## Texto de leitura
◆ ◆ ◆ ◆ ◆
Quatro de Julho, dia da independência dos EUA. Quem é o único português a ganhar quatro campeonatos dos EUA? Seninho. Quem é o único português em campo no último jogo da NASL, o primeiro campeonato dos EUA (1968-84)? Seninho. Quem é o único português a jogar na equipa de Pelé? Seninho. Quem é o único português a jogar na equipa de Beckenbauer? Seninho. Seninho, Seninho e mais Seninho. Craque em toda a linha. Nos EUA, 105 jogos, 23 golos e 32 assistências.

O Seninho foi o primeiro português a bisar em Old Trafford, em 1977. Que sensações esse jogo ainda lhe transmite?
Todas e mais alguma. Lembro-me de tudo como se fosse hoje. Até da véspera.

Então o que se passou?
Os jornais ingleses noticiavam uma ameaça de bomba no nosso balneário.

Os famosos tablóides ingleses.
É verdade, mas aquilo não foi nada, nem nunca mais pensámos nisso.

Mas era ou não uma ameaça de bomba?
Não, só folclore para nos distrair. O Pedroto e o Pinto da Costa, aqui ainda como director de futebol, juntaram todos os jogadores e disseram-nos que não pensássemos nisso, transmitiram-nos tranquilidade e confiança. E assim foi.

Conte lá.
Tínhamos ganho 4-0 nas Antas, com três golos do Duda e um do Oliveira, e toda a imprensa mundial acampou em Old Trafford para ver aquela equipa que tinha conseguido esse feito, de golear o United. Em Manchester marquei dois golos, por sinal muito bonitos, que foram decisivos, porque perdemos 5-2, mas seguimos em frente na Taça das Taças [FC Porto eliminado na ronda seguinte, pelo Anderlecht].

Lembra-se dos golos?
Claro. No primeiro fiz uma arrancada, driblei dois ou três adversários pela direita e rematei com o pé esquerdo, já perto da área. Como estava a chover ligeiramente, a bola ganhou muita velocidade quando bateu na relva e o guarda-redes não teve hipótese. Aí fiz o 1-1.

E o outro?
Na segunda parte, e já quando estava 4-1 para eles, há um lançamento do Octávio do nosso meio-campo. Domino a bola, consigo fintar o guarda-redes e como tinha pouca posição, tentei enquadrar-me com a baliza, já que estavam dois adversários em cima da linha de golo. Se com um jogador já é difícil, imagina com dois ò Tovar. Meti a bola no buraco da agulha, por entre as pernas de um deles. Tive sorte porque a bola bateu num dos calcanhares e ganhou um efeito que impossibilitou o corte de quem quer que fosse.

Loucura, não?
O ambiente no estádio era de doidos. As bancadas de madeira faziam um barulho curioso aliado aos cânticos dos adeptos deles, que faziam estremecer o chão, mas quando peguei na bola e driblei o guarda-redes, nesse 4-2, todo o estádio ficou num silêncio arrepiante. Esse som, ou falta dele, nunca me sairá da cabeça. Foi como se de repente baixassem o som de uma televisão.

Acabou 5-2 e o FC Porto passou. Uma festa, imagino.
◆ ◆ ◆ ◆ ◆
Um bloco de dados
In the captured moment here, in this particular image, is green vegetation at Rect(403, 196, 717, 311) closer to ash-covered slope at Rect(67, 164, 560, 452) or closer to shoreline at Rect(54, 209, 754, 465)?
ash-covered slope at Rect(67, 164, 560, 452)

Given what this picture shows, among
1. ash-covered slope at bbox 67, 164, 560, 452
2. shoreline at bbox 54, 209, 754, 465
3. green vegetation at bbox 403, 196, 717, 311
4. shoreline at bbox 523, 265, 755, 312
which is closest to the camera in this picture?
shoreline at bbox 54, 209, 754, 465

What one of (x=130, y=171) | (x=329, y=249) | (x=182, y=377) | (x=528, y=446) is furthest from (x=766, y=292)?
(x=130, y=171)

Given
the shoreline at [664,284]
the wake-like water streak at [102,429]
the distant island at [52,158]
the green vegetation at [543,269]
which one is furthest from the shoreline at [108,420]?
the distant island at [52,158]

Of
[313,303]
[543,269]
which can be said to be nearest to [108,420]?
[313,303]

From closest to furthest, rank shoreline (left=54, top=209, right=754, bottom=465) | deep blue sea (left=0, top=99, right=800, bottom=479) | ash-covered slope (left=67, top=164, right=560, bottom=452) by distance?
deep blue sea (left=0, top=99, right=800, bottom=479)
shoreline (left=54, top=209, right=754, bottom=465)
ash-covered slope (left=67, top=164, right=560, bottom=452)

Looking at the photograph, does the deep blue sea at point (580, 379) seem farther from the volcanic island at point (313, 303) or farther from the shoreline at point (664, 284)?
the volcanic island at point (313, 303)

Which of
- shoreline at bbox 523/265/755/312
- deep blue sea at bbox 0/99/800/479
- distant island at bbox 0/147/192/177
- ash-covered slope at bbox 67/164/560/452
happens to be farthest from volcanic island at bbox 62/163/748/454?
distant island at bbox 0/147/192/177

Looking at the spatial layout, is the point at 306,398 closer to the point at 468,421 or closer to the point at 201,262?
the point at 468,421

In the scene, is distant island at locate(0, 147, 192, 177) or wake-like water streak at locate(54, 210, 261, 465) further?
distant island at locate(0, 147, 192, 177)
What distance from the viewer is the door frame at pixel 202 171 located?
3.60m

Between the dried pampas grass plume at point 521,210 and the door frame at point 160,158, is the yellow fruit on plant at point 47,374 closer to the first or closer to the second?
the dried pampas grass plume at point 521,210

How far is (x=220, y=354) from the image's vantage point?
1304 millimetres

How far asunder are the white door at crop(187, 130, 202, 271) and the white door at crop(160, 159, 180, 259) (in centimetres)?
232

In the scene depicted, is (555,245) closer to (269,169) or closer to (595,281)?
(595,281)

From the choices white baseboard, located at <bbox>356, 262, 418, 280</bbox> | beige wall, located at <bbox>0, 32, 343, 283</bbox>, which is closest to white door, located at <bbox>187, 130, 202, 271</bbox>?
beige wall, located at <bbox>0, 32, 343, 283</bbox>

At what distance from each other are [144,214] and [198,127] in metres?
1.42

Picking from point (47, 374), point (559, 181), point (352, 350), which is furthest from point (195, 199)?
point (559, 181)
◆ ◆ ◆ ◆ ◆
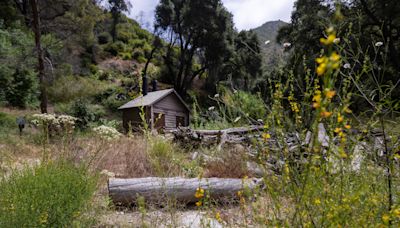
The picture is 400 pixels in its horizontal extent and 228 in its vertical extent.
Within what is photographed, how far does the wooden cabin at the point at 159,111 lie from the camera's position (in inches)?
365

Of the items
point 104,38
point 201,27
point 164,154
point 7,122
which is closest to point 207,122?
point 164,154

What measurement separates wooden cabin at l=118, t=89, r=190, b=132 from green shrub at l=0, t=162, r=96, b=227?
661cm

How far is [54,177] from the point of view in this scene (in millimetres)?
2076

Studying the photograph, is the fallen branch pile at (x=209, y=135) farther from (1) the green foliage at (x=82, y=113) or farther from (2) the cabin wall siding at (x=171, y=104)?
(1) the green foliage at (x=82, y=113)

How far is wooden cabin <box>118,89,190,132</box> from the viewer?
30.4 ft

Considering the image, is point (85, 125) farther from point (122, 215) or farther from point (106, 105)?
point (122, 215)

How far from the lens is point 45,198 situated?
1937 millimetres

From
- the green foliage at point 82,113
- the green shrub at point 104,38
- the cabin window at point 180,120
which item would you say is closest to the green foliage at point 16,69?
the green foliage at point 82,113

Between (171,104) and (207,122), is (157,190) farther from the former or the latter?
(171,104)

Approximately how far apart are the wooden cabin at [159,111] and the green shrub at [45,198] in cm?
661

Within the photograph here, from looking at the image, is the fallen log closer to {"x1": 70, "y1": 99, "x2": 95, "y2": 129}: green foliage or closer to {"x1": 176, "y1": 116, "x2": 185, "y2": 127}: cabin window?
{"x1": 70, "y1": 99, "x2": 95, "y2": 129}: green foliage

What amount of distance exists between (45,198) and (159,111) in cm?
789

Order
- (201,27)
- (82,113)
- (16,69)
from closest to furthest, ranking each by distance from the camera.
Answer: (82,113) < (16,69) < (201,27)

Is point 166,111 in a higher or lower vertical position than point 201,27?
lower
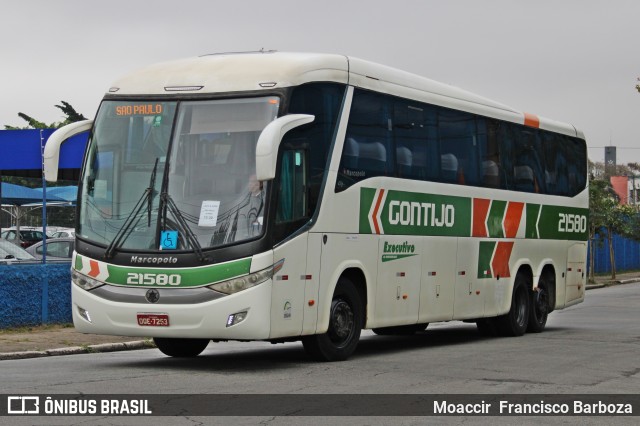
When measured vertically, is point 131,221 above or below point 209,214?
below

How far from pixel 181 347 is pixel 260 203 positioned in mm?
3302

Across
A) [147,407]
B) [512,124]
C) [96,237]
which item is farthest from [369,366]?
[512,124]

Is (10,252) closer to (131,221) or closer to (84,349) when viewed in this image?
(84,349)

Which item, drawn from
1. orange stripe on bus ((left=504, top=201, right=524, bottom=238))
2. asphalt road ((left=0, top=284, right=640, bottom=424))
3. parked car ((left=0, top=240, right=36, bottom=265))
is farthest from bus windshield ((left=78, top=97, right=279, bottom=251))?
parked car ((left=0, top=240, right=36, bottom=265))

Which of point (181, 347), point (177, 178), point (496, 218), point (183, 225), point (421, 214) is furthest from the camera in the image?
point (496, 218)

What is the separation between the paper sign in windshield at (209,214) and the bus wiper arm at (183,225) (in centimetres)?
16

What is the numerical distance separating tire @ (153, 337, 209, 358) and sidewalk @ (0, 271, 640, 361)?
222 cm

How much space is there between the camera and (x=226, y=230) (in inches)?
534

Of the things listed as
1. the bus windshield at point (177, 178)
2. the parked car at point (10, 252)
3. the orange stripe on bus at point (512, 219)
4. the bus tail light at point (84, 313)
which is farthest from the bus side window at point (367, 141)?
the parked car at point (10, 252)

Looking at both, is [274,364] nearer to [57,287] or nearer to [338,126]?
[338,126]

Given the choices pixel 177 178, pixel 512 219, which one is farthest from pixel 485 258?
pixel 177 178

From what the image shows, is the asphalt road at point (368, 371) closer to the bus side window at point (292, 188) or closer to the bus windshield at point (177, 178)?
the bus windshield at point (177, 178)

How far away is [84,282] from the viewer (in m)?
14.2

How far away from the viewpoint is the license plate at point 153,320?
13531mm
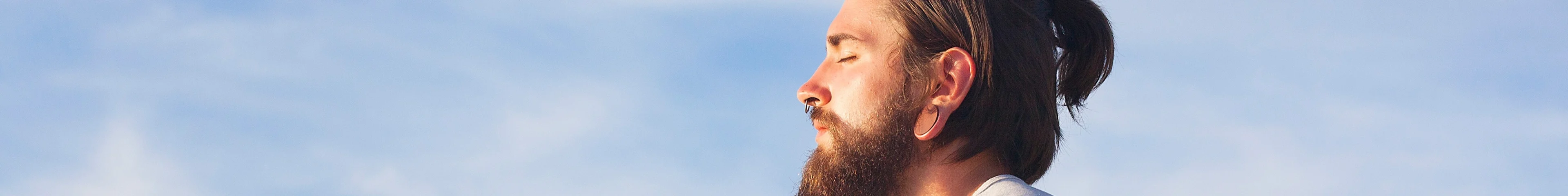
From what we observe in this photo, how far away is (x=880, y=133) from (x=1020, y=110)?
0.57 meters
◆ ◆ ◆ ◆ ◆
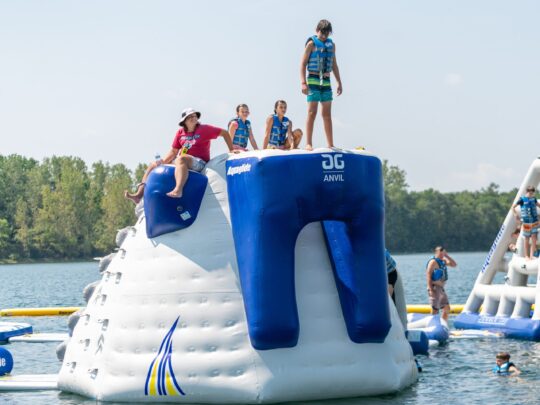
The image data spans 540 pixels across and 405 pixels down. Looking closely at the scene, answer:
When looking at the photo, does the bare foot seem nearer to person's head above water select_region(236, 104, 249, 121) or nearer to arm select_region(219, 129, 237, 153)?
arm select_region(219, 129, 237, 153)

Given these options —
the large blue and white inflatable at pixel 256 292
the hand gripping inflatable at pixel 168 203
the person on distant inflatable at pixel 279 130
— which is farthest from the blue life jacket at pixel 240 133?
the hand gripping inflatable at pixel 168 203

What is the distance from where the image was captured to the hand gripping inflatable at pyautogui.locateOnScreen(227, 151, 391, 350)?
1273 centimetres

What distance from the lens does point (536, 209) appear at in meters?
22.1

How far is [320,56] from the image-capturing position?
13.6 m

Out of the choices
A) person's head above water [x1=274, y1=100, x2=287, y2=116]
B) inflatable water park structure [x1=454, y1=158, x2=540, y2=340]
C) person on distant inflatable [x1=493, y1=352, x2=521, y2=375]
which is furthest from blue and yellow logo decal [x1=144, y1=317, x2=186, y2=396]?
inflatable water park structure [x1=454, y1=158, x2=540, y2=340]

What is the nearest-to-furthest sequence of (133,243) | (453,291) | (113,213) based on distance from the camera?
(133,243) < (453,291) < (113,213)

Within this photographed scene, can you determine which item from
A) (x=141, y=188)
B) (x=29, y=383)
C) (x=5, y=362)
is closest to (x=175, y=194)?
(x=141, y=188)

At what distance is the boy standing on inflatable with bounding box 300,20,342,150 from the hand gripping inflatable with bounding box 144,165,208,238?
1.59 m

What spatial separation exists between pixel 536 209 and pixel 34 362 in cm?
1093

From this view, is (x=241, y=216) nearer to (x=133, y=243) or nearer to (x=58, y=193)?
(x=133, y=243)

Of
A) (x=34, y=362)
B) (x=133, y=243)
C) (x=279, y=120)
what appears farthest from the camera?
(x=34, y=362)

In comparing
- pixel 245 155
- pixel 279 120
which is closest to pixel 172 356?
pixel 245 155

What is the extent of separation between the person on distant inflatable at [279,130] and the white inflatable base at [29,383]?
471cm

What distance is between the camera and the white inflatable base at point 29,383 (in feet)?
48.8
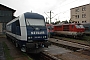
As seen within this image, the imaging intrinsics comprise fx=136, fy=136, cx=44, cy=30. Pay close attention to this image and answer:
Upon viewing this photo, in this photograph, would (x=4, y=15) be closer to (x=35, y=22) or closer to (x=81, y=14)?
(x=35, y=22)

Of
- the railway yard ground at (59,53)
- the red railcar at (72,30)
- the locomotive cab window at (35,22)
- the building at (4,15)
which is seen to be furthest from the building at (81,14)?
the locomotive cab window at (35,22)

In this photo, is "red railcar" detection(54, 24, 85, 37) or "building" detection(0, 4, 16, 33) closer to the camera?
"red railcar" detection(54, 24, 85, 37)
◆ ◆ ◆ ◆ ◆
## Tarefa do exercício 1
Na entrevista com Seninho, qual foi o resultado do jogo do FC Porto contra o United nas Antas?
## Tarefa do exercício 2
Escreve a continuação da entrevista com Seninho a seguir à última frase apresentada.

## Resposta esperada 1
O FC Porto ganhou 4-0, com três golos do Duda e um do Oliveira.

## Resposta esperada 2
Estávamos todos contentes, claro. Bem, o Murça, que também marcou dois golos, mas na própria baliza, estava algo desanimado, mas tratámos logo de o fazer sorrir, no balneário e depois durante o jantar. Afinal tínhamos eliminado o grande Manchester United. Quando chegámos ao Porto, a algazarra era imensa nas ruas. As pessoas receberam-nos com entusiasmo e vibração, foi uma experiência sensacional.

Esse jogo mudou a sua vida?
Sem dúvida.

Porquê?
O meu empresário, Abdul Zubaida, chegou ao pé de mim e apresentou-me quatro propostas.

Quatro?
Milan, Atlético Madrid, Manchester United e Cosmos.

E o que se decidiu?
A minha transferência. Atenção que estávamos em Novembro 1977 e o meu contrato só acabava em Junho do ano seguinte. Qualquer que fosse a proposta, só podia sair do FC Porto em Junho 1978.

E o que se passou?
Não queria o Milan, por causa do catenaccio. Eu, como extremo, não me identificava muito com defesas fechadas e recuadas. Também não queria o Atlético Madrid, porque o campeonato espanhol era muito violento. Também não queria o Manchester United porque o futebol inglês era kick and rush. Literalmente bola para a frente e logo se vê.

Falta o Cosmos.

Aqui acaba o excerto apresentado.